LGC’s essential daily briefing
Today’s departing chief: People news: County chief retires
Today’s reorganisation rethink: Lincolnshire abandons reorganisation referendum
Today’s talking point: Matthew Taylor: Inclusive growth depends on radical change
“It’s far easier to get into trouble than it is to get out of it. One misjudged comment and you slip straight back down to square one; when in deep trouble, do not use humour, especially with certain mirthless parties.”
So said outgoing Birmingham City Council chief executive Mark Rogers back in November 2015 when writing about his experience of government intervention for LGC. The typically frank comments may provide some clue as to the origins of Mr Rogers’ current difficulties and the furore that has engulfed the council since his departure was hastily announced on Monday. The Birmingham improvement panel’s latest letter to the communities secretary, published today, does little to dispel claims that its members were keen to see the back of Mr Rogers.
In the same LGC article Mr Rogers stated that “making a difference isn’t a spectator sport” and called on the improvement panel to recognise that “we respond best when we are valued”.
He continued: “Those who have cracked this simple code know that they have me eating out of their hands. Those that haven’t will find I sometimes bite the hand that feeds me.”
In other words, constructive support which recognises the individuals involved are not setting out to do a bad job is much more likely to achieve improvement than a confrontational top-down approach which seeks to apportion blame.
The government should bear this in mind if it presses ahead with its reported plan to send Care Quality Commission inspectors into councils in return for making extra cash available to spend on social care. That there are strings attached to additional funding is not a surprise: the prime minister’s comments on social care funding to date show she is firmly of the view that some councils are inefficient and poorly organised. Variations in levels of delayed transfers of care, though a product of many variables, do suggest some councils have gains to be made.

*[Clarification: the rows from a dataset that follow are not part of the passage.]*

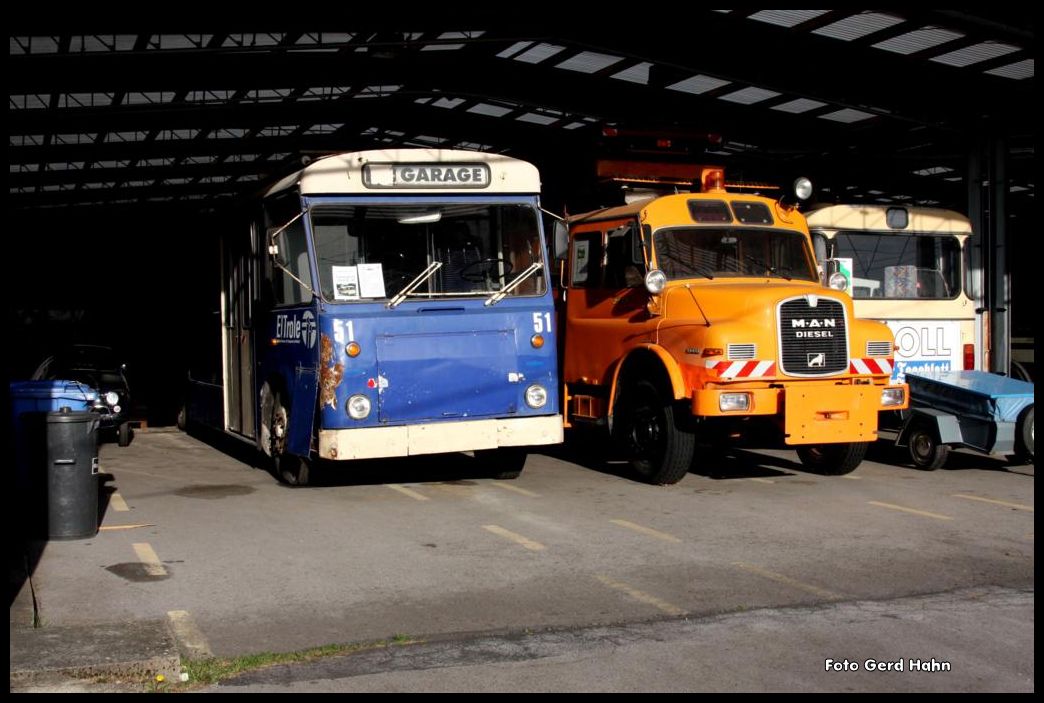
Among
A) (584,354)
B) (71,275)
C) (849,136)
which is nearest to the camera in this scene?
(584,354)

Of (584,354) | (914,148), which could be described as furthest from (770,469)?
(914,148)

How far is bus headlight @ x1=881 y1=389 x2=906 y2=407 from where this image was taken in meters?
11.5

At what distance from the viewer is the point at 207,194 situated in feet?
130

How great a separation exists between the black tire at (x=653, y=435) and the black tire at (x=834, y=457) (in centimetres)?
187

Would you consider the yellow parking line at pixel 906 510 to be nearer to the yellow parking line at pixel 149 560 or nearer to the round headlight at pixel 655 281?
the round headlight at pixel 655 281

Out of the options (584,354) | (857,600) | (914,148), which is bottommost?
(857,600)

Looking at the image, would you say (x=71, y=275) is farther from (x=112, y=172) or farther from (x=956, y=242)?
(x=956, y=242)

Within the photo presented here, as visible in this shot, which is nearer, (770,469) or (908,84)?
(770,469)

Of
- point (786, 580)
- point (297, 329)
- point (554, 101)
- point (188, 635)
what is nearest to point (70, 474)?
point (297, 329)

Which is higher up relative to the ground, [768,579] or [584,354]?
[584,354]

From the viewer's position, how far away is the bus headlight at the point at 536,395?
11181 millimetres

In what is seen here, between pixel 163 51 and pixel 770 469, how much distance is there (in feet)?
38.2

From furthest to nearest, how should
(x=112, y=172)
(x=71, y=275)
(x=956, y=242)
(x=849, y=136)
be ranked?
(x=71, y=275) → (x=112, y=172) → (x=849, y=136) → (x=956, y=242)

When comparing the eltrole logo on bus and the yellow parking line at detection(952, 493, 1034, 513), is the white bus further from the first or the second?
the eltrole logo on bus
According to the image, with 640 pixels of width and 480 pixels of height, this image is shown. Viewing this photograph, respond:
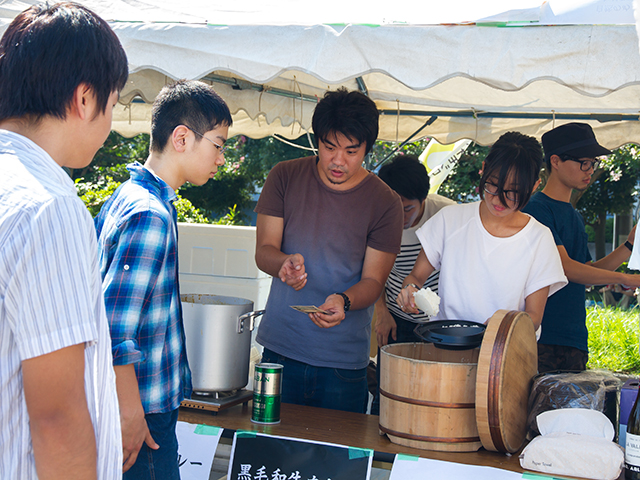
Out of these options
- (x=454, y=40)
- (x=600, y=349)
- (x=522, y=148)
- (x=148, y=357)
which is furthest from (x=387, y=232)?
(x=600, y=349)

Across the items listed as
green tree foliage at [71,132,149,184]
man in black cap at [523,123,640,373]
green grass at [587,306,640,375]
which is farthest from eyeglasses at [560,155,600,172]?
green tree foliage at [71,132,149,184]

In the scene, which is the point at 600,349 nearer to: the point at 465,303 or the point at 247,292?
the point at 247,292

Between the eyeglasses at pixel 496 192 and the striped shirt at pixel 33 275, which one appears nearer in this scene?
the striped shirt at pixel 33 275

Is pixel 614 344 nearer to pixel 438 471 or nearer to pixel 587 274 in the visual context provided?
pixel 587 274

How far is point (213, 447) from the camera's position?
2.04 m

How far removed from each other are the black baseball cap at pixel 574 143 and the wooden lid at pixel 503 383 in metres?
1.23

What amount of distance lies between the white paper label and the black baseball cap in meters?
1.57

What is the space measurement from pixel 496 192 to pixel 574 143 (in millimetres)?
954

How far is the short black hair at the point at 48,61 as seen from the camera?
0.91 meters

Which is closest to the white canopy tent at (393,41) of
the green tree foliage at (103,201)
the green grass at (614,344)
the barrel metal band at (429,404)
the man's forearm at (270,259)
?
Answer: the man's forearm at (270,259)

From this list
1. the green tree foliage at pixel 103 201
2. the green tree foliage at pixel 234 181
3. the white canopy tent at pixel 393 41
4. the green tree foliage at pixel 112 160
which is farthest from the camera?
the green tree foliage at pixel 234 181

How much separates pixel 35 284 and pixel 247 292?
2905 mm

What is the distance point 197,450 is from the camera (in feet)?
6.77

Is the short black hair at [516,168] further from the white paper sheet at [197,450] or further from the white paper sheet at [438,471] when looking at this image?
the white paper sheet at [197,450]
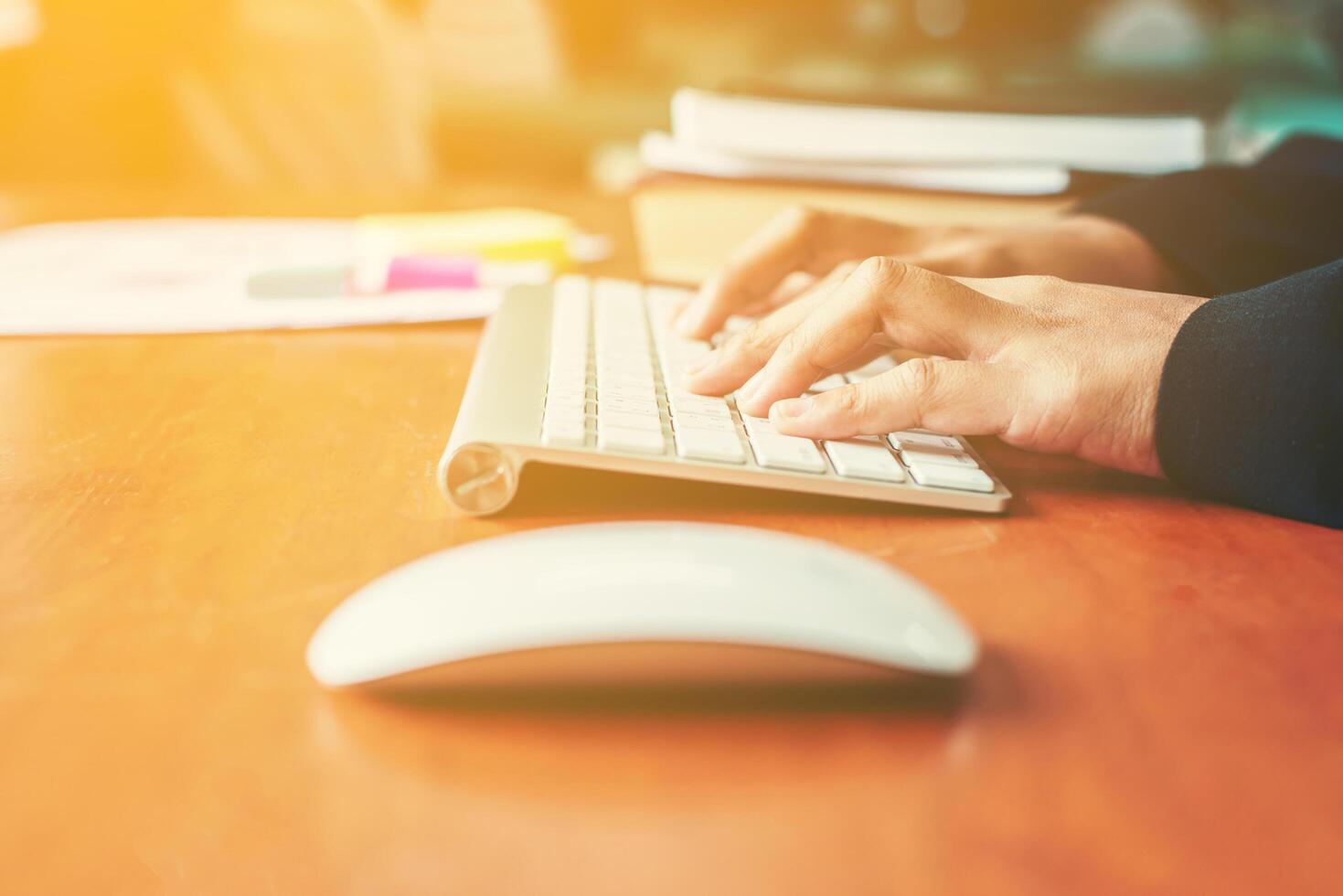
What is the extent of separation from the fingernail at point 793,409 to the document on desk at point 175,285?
0.32 meters

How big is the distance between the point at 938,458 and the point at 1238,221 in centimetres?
36

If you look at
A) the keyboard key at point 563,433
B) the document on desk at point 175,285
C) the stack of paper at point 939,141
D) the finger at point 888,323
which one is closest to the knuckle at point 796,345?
the finger at point 888,323

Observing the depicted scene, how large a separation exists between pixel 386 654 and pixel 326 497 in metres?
0.16

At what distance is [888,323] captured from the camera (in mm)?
456

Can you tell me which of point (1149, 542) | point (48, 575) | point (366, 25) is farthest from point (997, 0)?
point (48, 575)

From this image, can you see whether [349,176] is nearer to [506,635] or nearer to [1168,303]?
[1168,303]

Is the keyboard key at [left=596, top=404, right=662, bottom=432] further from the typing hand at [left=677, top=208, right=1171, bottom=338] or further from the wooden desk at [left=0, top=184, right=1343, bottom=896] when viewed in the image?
the typing hand at [left=677, top=208, right=1171, bottom=338]

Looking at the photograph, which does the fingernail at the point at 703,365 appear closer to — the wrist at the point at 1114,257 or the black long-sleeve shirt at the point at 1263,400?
the black long-sleeve shirt at the point at 1263,400

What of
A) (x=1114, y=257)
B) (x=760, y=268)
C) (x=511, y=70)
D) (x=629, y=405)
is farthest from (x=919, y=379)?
(x=511, y=70)

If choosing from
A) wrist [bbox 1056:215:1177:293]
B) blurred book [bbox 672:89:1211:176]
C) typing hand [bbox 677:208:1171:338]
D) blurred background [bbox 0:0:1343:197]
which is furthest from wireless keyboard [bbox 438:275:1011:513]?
blurred background [bbox 0:0:1343:197]

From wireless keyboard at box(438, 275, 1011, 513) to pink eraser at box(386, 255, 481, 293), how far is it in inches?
10.0

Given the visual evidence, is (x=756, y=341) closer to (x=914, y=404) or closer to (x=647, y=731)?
(x=914, y=404)

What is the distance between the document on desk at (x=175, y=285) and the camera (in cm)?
66

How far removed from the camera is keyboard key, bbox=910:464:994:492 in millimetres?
414
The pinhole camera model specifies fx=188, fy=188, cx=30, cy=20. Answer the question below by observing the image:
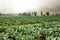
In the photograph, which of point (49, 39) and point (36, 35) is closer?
point (49, 39)

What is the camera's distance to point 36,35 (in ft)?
33.3

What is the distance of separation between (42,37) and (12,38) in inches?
64.0

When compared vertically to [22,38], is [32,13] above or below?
below

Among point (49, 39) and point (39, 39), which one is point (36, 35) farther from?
point (49, 39)

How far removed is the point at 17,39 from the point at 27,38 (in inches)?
21.8

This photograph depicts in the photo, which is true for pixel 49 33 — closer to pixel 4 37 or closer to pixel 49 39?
pixel 49 39

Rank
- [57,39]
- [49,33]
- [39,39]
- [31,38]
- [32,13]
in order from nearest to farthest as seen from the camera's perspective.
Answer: [57,39]
[31,38]
[39,39]
[49,33]
[32,13]

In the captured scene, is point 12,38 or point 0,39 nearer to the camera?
point 0,39

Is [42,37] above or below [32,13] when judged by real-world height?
above

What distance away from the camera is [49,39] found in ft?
28.3

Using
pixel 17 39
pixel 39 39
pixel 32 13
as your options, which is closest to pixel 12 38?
pixel 17 39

However, whether sending in a government regulator is the best way to achieve this is questionable, as key voices in the sector noted today. The CQC’s inspection model, which it should be noted does not extend to clinical commissioning groups (although they are subject to significant oversight from NHS England), does not currently consider value for money of services.
The Commission for Social Care Inspection reviewed councils’ commissioning of social care until 2009, when it was abolished and rolled into the CQC. Eight years on from the ending of this function, along with the scrapping of the Audit Commission, there is unlikely to be a ready supply of individuals with the skills to carry out what will be complex inspections.
In Birmingham, after the panel warned of a £49m overspend last November, an independent peer review team was sent in with the agreement of the council and the panel. Its first report was fairly damning and highlighted many of the issues that the panel had recently expressed concern about. However, when the peer review team visited again in January they found the situation improved and noted the council had taken on board many of their practical suggestions going forward. These visits appear to have been at least as much use to Birmingham in setting a balanced budget than years of scrutiny by the panel.
Central and local government are supposed to want the same things: good quality, well run services. Achieving this aim with practical solutions must be the focus of any new regulatory approach, not finding someone to point the finger of blame at.